Proposal Slammed as Counterproductive, Promoting Segregation

However, this proposal failed to strike a pleasant note with either politicians or fellow Muslim organisations.

Liberal MP Abid Raja, former vice president of the Norwegian parliament and the first Norwegian with a minority background to be nominated at the top of the ballot list in elections, is firmly against.

“In Norway, we cannot have one child welfare service for Christian children, another one for Jewish ones, and one more for the Muslim”, Raja told national broadcaster NRK, stressing that public services cannot be divided by ethnicity or religious origin.

Nor did the proposal suit the Muslim Dialogue Network, whose founder Arshad Jamil warned of further segregation.

“This proposal will enforce the stereotype against Muslims and promote segregation”, he said, calling to work together to solve challenges.

Some went so far as to accuse the council of attempting to spread Islamism.

“This is Islamism in practice, where Islam with sharia are placed above Norwegian law”, Dana Manouchehri, Secretary General of NGO Equality, Integration, Diversity (LIM) wrote in an opinion piece in Nettavisen.

Manouchehri accused the Islamic Council of working systematically to “create an us and them society” and stressed that religion has no place in either public services or secular society.

Children and Family Minister Kjell Ingolf Ropstad of the Christian Democratic Party said that the proposal to create separate Muslim institutions was “irrelevant”.

Norwegian Child Welfare as Source of International Controversy

The Norwegian Child Welfare Service (Barnevernet, literally “Child protection”) is a government body meant to protect children from abuse and ensure their well-being.
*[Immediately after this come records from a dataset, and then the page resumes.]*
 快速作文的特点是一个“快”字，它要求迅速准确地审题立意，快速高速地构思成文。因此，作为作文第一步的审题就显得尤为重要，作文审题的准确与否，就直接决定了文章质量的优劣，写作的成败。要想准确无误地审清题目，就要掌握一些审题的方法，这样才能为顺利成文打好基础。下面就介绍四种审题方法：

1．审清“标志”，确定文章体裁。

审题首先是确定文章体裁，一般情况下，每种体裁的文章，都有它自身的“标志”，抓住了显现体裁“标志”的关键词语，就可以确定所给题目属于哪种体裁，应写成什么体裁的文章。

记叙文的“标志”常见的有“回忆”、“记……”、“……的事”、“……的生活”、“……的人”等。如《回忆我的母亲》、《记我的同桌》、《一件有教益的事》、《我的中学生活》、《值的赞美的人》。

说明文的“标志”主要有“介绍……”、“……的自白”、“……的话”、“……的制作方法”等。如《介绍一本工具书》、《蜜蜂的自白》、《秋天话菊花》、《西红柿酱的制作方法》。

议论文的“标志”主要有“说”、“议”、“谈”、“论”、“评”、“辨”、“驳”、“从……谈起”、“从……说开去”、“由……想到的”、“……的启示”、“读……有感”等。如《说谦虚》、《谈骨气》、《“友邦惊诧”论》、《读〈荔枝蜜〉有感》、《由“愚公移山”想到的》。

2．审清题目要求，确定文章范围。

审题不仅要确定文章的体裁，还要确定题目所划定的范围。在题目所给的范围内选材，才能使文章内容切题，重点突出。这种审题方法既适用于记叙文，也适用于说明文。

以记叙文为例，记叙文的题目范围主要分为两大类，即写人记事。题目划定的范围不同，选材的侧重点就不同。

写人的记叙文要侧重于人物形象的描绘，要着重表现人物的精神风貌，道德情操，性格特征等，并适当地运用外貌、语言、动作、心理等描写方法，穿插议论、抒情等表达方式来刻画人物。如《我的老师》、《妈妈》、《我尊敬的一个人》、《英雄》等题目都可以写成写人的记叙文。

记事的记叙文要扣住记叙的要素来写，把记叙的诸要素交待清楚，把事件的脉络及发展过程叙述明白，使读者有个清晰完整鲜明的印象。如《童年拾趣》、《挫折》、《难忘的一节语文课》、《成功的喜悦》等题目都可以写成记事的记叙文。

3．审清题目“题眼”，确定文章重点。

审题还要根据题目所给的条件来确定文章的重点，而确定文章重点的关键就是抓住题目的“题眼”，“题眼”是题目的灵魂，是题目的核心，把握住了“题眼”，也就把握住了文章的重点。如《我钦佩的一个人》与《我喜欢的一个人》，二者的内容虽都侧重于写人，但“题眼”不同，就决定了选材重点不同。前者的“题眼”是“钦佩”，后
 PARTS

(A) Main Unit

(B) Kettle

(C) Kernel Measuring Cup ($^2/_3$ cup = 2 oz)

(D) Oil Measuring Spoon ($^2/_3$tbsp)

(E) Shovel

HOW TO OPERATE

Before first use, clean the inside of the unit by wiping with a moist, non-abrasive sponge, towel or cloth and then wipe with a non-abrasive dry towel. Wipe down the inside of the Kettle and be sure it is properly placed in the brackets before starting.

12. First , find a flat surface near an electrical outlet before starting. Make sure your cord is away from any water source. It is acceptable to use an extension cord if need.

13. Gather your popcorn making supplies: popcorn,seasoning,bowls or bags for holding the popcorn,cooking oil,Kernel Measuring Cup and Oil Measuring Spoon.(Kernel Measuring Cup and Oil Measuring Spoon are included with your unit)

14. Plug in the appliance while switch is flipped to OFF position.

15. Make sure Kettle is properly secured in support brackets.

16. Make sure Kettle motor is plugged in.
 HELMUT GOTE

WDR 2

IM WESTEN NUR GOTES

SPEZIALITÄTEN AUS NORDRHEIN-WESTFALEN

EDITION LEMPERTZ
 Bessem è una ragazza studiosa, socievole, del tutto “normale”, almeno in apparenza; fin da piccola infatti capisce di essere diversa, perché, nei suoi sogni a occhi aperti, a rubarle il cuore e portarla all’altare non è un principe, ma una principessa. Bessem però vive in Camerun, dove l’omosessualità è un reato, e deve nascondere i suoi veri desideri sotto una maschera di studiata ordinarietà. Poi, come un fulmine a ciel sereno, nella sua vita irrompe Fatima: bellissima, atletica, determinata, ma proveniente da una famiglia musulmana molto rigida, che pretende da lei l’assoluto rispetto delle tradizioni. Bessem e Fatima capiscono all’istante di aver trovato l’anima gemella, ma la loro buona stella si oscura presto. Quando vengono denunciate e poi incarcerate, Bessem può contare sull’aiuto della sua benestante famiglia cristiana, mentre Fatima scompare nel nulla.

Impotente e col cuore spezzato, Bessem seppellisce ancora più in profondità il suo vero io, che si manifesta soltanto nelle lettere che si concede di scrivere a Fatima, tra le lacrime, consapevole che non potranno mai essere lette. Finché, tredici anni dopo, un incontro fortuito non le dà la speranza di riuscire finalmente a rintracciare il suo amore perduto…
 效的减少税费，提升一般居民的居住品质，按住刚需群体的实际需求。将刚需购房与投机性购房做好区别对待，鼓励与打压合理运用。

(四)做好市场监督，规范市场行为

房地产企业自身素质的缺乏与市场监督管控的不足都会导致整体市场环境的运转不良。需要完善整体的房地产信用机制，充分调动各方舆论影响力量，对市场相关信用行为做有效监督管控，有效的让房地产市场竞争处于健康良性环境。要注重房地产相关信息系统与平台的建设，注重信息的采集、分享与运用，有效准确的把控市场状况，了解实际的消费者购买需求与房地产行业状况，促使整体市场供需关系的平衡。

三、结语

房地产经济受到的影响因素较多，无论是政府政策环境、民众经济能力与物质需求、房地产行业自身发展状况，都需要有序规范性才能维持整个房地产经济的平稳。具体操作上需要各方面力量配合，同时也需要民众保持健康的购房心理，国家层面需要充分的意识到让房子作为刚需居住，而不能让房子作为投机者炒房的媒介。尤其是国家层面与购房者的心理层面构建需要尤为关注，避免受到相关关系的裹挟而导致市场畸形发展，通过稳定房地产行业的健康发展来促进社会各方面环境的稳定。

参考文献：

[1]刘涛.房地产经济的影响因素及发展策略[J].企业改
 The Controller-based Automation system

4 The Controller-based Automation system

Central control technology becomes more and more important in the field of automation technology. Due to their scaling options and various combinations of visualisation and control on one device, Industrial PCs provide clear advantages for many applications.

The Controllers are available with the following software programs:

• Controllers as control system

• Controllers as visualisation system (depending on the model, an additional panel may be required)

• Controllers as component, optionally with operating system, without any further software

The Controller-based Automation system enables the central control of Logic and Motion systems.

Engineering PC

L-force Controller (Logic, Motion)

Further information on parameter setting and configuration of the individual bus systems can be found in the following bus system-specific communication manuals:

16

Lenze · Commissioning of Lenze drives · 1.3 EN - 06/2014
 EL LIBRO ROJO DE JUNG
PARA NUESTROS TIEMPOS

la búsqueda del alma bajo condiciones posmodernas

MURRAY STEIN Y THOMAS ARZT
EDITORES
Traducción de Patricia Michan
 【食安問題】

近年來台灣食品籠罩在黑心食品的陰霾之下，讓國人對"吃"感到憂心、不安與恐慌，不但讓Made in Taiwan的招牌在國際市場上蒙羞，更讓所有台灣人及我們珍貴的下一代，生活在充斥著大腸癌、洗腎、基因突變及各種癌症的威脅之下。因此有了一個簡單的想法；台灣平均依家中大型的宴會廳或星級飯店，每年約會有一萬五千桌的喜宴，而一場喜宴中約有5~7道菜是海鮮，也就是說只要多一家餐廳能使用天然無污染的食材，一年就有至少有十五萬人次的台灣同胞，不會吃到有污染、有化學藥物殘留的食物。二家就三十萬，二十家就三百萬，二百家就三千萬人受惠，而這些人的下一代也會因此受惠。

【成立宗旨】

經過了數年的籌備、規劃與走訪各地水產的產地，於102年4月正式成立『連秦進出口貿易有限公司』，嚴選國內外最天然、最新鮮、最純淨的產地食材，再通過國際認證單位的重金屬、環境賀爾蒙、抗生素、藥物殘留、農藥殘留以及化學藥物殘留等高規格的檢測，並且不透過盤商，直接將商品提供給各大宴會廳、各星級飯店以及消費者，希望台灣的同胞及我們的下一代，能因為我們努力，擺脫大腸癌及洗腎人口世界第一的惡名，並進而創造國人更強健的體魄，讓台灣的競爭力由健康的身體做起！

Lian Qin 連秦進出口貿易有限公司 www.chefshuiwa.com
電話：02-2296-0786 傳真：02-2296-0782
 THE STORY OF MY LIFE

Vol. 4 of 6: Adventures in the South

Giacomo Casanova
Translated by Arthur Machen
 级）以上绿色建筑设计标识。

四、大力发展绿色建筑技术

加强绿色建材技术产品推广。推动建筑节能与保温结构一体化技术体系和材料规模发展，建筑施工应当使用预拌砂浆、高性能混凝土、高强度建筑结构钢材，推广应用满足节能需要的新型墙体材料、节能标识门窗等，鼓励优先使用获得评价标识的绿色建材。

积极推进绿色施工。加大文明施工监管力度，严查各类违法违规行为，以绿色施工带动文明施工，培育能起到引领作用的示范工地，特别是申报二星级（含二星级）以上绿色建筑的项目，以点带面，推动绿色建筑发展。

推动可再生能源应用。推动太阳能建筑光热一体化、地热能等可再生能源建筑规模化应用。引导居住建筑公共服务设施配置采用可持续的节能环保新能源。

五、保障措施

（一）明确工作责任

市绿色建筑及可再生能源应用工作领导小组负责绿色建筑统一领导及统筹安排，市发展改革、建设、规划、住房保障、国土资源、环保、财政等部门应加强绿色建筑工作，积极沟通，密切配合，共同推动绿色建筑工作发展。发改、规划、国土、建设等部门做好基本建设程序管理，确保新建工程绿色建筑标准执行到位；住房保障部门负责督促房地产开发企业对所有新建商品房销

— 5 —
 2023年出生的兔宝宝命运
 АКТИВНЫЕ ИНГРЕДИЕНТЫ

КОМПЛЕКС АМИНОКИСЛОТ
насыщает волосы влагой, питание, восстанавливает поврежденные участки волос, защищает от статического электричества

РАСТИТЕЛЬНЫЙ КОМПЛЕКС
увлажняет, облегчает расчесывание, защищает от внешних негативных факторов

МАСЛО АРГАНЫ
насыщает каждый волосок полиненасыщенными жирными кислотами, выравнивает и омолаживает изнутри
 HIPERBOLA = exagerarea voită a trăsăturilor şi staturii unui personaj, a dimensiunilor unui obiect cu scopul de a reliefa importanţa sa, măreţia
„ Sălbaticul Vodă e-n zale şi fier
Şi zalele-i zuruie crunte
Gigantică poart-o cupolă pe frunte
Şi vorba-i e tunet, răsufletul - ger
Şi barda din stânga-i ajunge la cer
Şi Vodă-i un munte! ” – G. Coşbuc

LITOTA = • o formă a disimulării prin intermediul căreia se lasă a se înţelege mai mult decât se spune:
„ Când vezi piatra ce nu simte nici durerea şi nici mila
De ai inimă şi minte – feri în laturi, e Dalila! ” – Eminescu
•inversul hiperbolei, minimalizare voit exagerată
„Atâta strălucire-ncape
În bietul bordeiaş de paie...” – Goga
Roughly 3 percent of all children in Norway receive some form of assistance, which in worst cases includes being placed in a foster family or institution following a care order.

According to its own data, Barnevernet disproportionally targets immigrant children (4.9 percent compared to 2.2 percent of ethnic Norwegian children).

On the international arena, it has spurred widespread criticism, from among others, Poland, Romania, India, and Russia, to name a few, for taking away children in a manner perceived as arbitrary and slammed as kidnapping.

The percentage of Muslims has grown exponentially over the past few decades and is now estimated to constitute 5.7 percent of the country's population of 5.2 million, surpassing 10 percent and higher in some municipalities.